== REQUEST ==
Filter the records below, keeping only the lines that contain the string "furthest", and copy each such line in full.

== Portion of a data file ==
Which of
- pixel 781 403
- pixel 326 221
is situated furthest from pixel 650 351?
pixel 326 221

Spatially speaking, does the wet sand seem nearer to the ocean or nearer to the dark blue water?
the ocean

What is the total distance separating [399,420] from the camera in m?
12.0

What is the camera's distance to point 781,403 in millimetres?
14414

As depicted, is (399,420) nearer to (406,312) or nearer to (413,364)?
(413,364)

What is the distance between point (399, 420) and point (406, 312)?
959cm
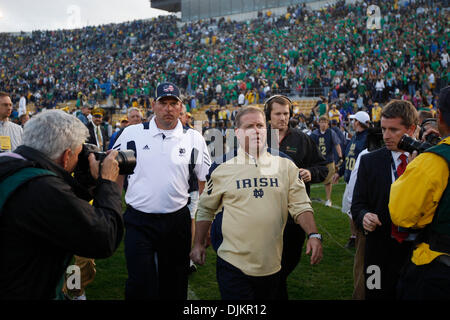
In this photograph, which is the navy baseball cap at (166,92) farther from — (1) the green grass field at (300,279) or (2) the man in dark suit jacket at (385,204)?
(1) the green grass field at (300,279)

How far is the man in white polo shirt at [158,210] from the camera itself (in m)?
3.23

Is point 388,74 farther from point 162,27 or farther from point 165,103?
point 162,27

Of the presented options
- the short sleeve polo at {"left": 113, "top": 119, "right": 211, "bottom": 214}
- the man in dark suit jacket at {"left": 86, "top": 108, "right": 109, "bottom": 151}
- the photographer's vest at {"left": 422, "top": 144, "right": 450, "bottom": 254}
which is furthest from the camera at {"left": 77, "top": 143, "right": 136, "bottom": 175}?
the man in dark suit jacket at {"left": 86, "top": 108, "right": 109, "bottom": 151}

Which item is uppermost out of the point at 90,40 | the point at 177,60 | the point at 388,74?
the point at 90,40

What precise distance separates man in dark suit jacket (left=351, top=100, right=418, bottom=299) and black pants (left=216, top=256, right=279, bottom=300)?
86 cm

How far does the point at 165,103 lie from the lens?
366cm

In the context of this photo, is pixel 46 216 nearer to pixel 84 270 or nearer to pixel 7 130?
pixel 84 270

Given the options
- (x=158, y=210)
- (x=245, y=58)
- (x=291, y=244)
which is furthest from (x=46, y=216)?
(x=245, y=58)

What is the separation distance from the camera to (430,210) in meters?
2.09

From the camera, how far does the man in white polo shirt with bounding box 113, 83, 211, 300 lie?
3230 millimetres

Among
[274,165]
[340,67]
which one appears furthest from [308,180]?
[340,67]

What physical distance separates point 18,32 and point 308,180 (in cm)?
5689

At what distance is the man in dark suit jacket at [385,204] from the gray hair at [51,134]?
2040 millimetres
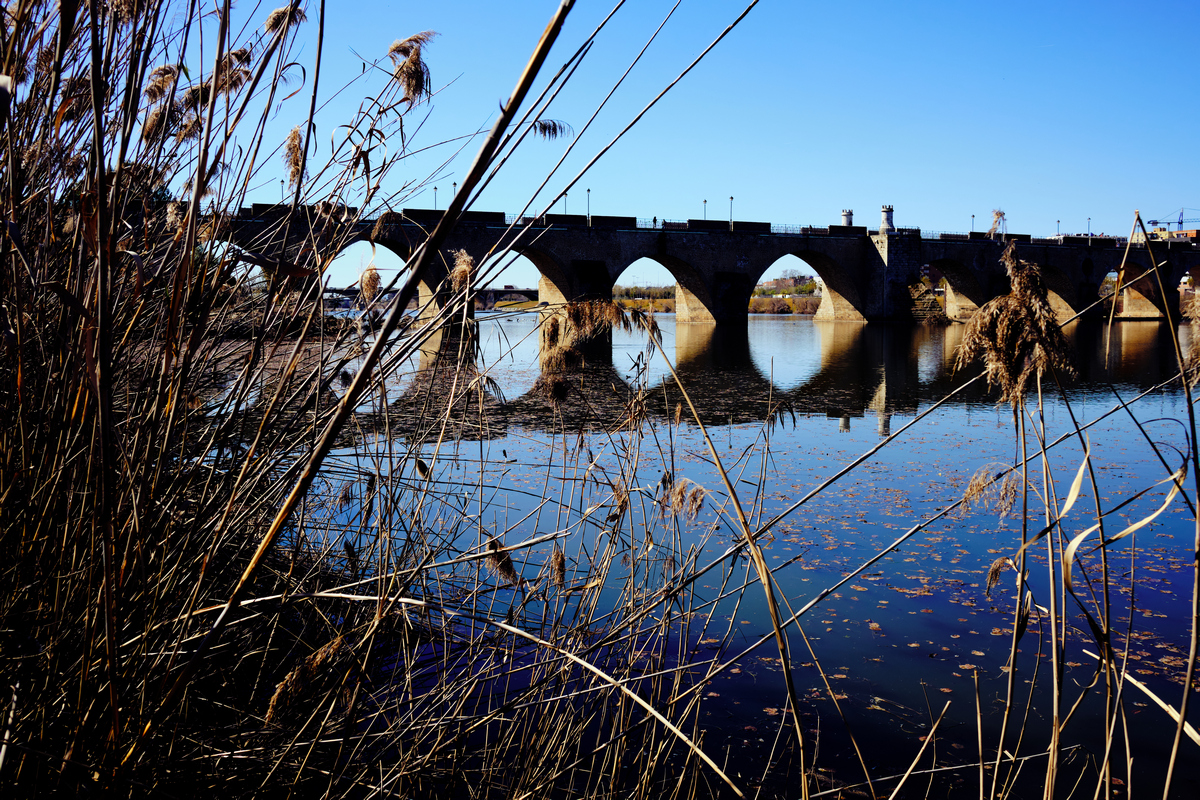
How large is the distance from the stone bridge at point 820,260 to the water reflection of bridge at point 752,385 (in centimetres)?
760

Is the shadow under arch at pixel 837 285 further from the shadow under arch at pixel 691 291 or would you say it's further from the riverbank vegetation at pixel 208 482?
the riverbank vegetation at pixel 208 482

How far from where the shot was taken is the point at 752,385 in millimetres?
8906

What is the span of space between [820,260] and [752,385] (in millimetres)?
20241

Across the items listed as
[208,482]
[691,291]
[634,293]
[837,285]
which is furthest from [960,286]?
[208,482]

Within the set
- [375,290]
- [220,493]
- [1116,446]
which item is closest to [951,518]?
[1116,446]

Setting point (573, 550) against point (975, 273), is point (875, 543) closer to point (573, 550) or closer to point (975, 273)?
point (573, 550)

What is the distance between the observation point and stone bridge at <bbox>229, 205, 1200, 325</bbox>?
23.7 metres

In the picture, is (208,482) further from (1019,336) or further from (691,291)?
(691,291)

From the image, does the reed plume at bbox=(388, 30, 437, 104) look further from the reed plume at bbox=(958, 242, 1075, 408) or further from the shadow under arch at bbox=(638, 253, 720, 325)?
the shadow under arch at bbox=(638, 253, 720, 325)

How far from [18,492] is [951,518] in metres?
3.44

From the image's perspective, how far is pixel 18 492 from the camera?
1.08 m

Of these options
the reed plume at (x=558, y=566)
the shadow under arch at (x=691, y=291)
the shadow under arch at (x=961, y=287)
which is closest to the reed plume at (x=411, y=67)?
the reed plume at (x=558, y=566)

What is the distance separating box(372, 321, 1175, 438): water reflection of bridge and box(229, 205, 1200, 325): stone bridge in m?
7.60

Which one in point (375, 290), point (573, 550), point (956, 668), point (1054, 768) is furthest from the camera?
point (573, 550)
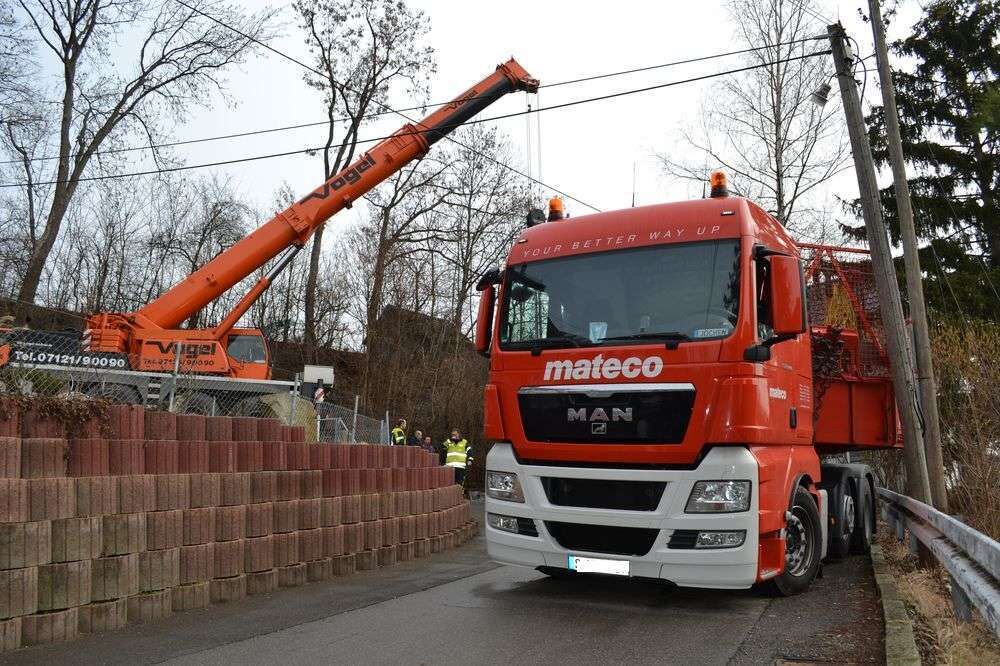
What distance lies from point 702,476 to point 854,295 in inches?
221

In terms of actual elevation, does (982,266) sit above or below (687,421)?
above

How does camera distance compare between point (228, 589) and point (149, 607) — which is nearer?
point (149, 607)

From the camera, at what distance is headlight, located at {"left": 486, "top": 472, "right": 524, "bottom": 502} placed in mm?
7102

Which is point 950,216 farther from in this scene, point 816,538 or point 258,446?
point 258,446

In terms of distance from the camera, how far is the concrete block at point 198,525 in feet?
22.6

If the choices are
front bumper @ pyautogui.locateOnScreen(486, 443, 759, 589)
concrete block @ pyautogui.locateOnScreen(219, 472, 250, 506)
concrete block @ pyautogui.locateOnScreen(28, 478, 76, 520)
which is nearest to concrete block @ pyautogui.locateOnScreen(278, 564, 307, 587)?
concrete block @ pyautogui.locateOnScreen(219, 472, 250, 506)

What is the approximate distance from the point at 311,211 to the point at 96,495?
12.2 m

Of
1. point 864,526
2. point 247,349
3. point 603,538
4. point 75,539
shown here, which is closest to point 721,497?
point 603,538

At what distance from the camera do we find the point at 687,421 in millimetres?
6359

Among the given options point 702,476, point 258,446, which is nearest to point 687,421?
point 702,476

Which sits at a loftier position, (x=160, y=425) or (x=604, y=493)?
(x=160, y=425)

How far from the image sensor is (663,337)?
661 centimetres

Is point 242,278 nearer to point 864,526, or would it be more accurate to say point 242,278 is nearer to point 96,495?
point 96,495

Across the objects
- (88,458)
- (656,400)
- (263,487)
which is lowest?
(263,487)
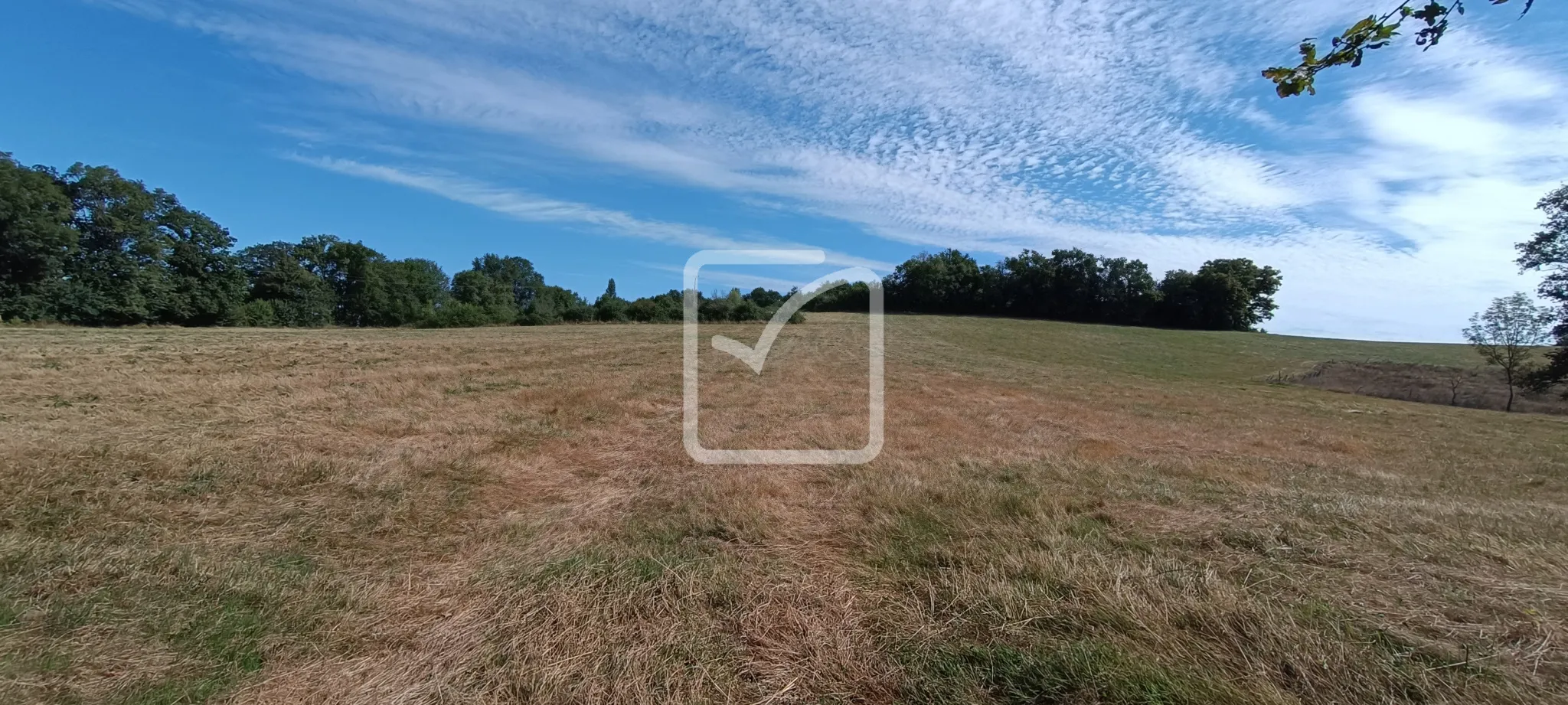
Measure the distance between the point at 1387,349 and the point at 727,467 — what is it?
* * *
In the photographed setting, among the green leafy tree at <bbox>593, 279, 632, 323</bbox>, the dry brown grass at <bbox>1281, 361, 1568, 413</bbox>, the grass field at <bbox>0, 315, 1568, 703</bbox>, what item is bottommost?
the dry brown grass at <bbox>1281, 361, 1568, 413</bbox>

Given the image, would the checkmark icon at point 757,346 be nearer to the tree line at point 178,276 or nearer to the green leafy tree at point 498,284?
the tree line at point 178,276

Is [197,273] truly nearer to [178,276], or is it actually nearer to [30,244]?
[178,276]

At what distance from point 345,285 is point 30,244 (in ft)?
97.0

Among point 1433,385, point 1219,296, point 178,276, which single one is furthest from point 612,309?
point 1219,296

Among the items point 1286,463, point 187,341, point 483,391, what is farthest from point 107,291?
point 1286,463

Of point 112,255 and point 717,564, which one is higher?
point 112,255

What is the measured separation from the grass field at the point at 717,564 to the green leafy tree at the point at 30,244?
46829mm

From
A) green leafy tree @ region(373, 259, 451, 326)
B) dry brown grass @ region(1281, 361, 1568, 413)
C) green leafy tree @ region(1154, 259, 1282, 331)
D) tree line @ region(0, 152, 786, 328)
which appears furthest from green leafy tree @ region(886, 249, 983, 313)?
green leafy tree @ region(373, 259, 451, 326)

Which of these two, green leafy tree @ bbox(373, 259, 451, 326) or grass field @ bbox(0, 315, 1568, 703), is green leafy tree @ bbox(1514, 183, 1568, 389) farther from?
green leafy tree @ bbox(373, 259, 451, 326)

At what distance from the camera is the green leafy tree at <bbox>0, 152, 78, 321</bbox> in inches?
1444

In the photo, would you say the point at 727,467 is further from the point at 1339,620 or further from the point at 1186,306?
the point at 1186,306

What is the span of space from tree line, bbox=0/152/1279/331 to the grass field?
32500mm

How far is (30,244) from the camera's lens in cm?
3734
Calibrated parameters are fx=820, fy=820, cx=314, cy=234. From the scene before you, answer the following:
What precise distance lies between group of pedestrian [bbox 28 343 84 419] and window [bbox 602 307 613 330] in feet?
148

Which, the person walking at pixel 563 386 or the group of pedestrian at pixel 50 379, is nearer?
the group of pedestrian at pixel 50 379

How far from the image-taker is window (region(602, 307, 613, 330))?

== OUTPUT ==
is situated furthest from pixel 650 351?
which is furthest from the camera at {"left": 77, "top": 143, "right": 136, "bottom": 175}?
which is furthest from (x=46, y=216)?
which one appears furthest from [308,180]?
which is furthest from [960,286]?
Which one in point (375, 290), point (573, 550), point (956, 668), point (1054, 768) is furthest from the camera?
Among point 1433,385, point 1219,296, point 178,276, which single one is furthest from point 612,309?
which appears furthest from green leafy tree @ region(886, 249, 983, 313)?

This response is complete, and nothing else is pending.